And there's also a bonus CD, Sputnik hires a band?!?!
You can order the book direct from the good folks at Shangri-la Records and find more info and reviews here. Ron Hall keeps a blog for the book here. I looked at it again yesterday and discovered some exciting news. The film inspired by the book, Memphis Heat, is complete and is going to be out in March, check out the sweet poster.
a little bigger
And the trailer
This movie looks completely awesome - all of it - the stories, the wrestling, the soundtrack. The premiere's at the beautiful new Malco Paradiso in Memphis on March 24th (which they're calling Sputnik Monroe Day) and will play on the square for the week following. I've got the words MEMPHIS HEAT written in red on my calendar. I am stoked! On Ron's rasslin blog I linked above, you can see a number of teaser clips to tide you over.

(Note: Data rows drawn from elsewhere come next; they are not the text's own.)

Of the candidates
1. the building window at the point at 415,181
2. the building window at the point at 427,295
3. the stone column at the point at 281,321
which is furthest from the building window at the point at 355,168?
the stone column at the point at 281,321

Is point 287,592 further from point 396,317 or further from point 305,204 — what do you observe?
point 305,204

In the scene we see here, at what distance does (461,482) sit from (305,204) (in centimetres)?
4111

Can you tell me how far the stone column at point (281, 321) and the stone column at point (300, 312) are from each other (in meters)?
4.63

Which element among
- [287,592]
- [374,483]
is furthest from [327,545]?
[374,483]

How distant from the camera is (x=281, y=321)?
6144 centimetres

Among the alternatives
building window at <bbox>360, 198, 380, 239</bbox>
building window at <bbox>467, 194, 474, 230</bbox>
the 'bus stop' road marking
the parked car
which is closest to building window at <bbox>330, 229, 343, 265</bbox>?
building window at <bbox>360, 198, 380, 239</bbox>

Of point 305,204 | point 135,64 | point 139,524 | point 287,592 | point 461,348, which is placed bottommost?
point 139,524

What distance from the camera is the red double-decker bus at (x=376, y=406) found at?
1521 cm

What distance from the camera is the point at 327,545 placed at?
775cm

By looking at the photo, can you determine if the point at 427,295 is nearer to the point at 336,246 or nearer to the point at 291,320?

I also want to take the time today to point out an incredible resource for learning about Memphis wrestling, the Memphis Wrestling History page which you can find here at memphiswrestlinghistory.com. This site was put together by author and wrestling historian, Mark James, and I really applaud what he's done for wrestling fans. There's a great photo section here with galleries of photos and clippings for Jerry Lawler, Sputnik Monroe, Jackie Fargo, Tojo Yamamoto, and others. The scans of the photos and the clippings are very well done (I appropriated a few in my last post), James has done a real service making all this available. Just today, I found another section of the site I hadn't noticed before of cards and clippings for each decade here that's got an amazing amount of information available. I'm going to love going through there looking for bits on Sputnik (and no doubt will wish I'd read it before I did a post on the guy). In addition to all this meticulous work Mark James has done on this impressive site, I see he has a wrestling yearbook for Memphis in 1982 out right now that details that year in Memphis under a microscope. I sure plan on checking it out, as I'm very interested in the Andy Kaufman vs. Jerry Lawler feud - both in terms of what "real" rasslin fans thought about it as well the whole thing as piece of theater. Both Kaufman and Lawler are pretty damn brilliant if you ask me.